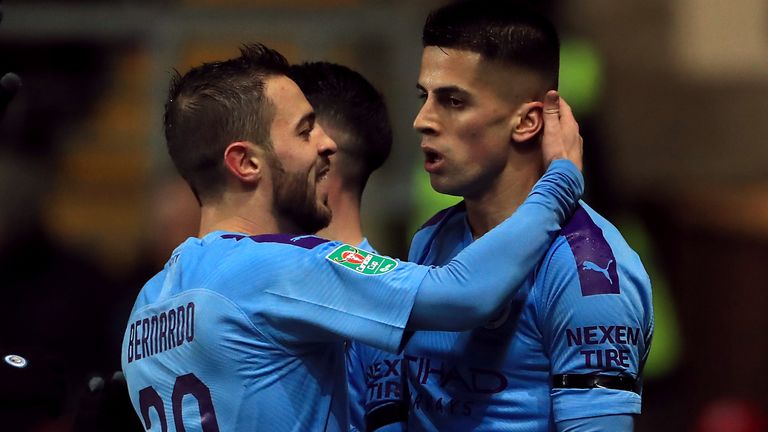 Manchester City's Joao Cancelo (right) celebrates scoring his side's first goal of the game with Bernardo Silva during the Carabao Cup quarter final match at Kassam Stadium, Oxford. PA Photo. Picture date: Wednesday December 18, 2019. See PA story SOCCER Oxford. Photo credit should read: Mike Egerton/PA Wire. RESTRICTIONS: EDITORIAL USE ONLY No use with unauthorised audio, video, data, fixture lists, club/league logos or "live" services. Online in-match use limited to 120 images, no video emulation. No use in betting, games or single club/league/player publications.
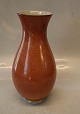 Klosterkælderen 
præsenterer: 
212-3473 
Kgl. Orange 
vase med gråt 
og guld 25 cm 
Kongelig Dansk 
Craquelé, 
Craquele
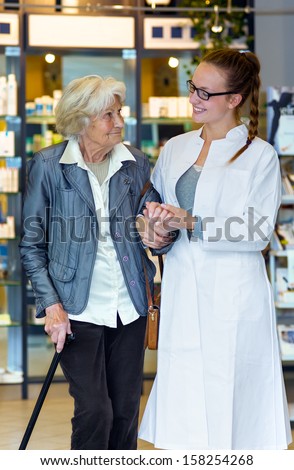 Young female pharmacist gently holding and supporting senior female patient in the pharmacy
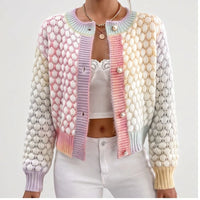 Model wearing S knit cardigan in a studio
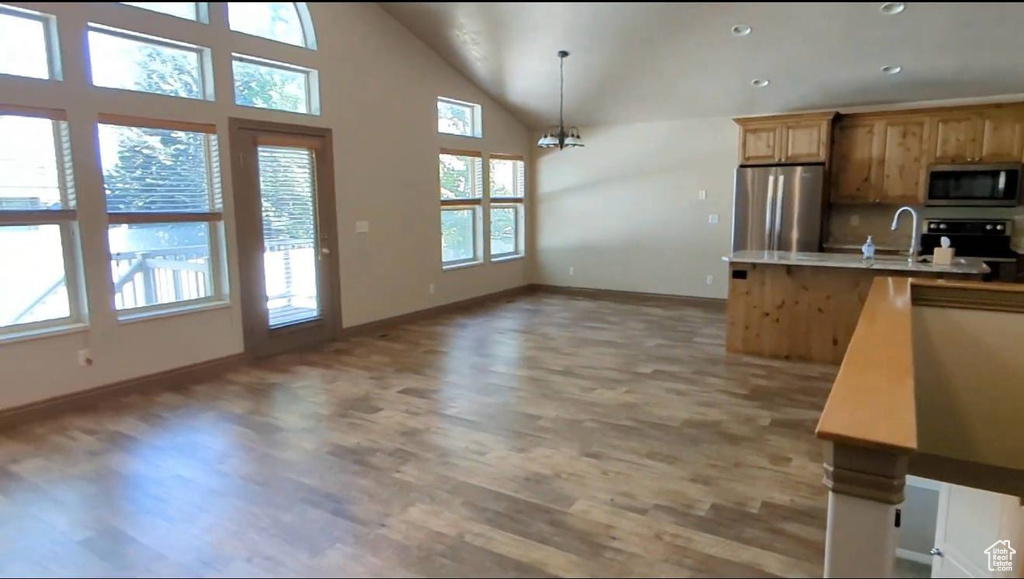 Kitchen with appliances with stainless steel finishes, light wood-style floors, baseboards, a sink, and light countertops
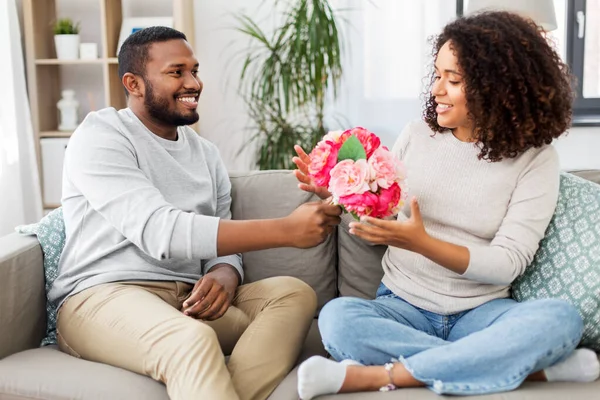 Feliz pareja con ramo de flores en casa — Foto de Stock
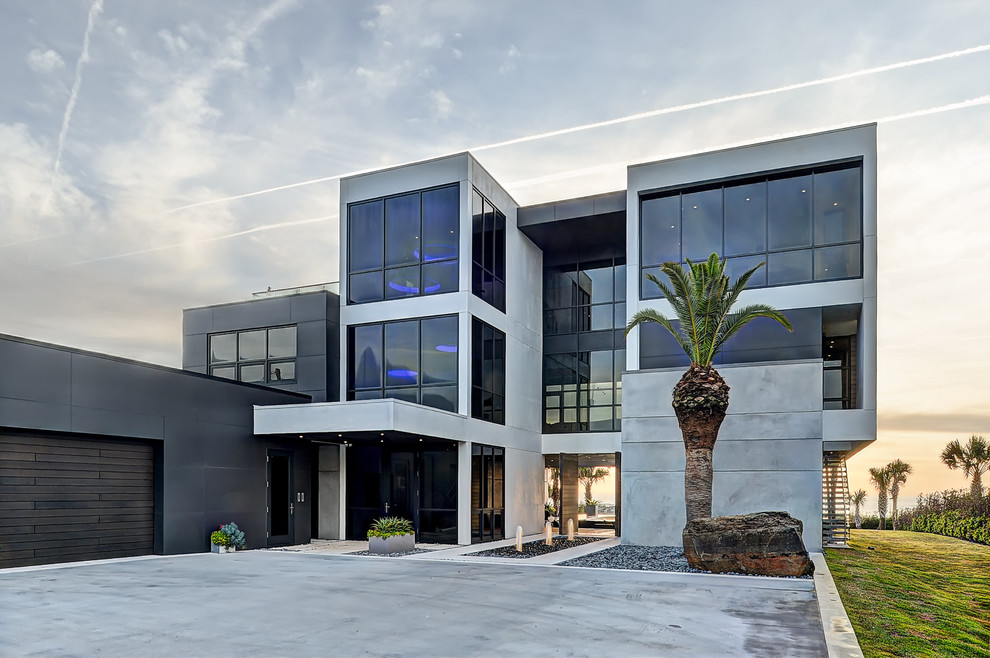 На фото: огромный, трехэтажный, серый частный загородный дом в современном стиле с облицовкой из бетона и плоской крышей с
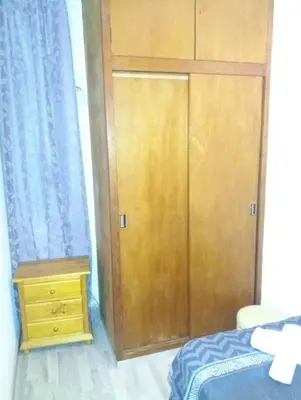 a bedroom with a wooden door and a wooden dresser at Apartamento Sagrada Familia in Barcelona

++++++

## Task details
Transcribe every record exactly and omit each image.

## Your solution
 Manchester City's Joao Cancelo (right) celebrates scoring his side's first goal of the game with Bernardo Silva during the Carabao Cup quarter final match at Kassam Stadium, Oxford. PA Photo. Picture date: Wednesday December 18, 2019. See PA story SOCCER Oxford. Photo credit should read: Mike Egerton/PA Wire. RESTRICTIONS: EDITORIAL USE ONLY No use with unauthorised audio, video, data, fixture lists, club/league logos or "live" services. Online in-match use limited to 120 images, no video emulation. No use in betting, games or single club/league/player publications.
 Klosterkælderen 
præsenterer: 
212-3473 
Kgl. Orange 
vase med gråt 
og guld 25 cm 
Kongelig Dansk 
Craquelé, 
Craquele
 Young female pharmacist gently holding and supporting senior female patient in the pharmacy
 Model wearing S knit cardigan in a studio
 Kitchen with appliances with stainless steel finishes, light wood-style floors, baseboards, a sink, and light countertops
 Feliz pareja con ramo de flores en casa — Foto de Stock
 На фото: огромный, трехэтажный, серый частный загородный дом в современном стиле с облицовкой из бетона и плоской крышей с
 a bedroom with a wooden door and a wooden dresser at Apartamento Sagrada Familia in Barcelona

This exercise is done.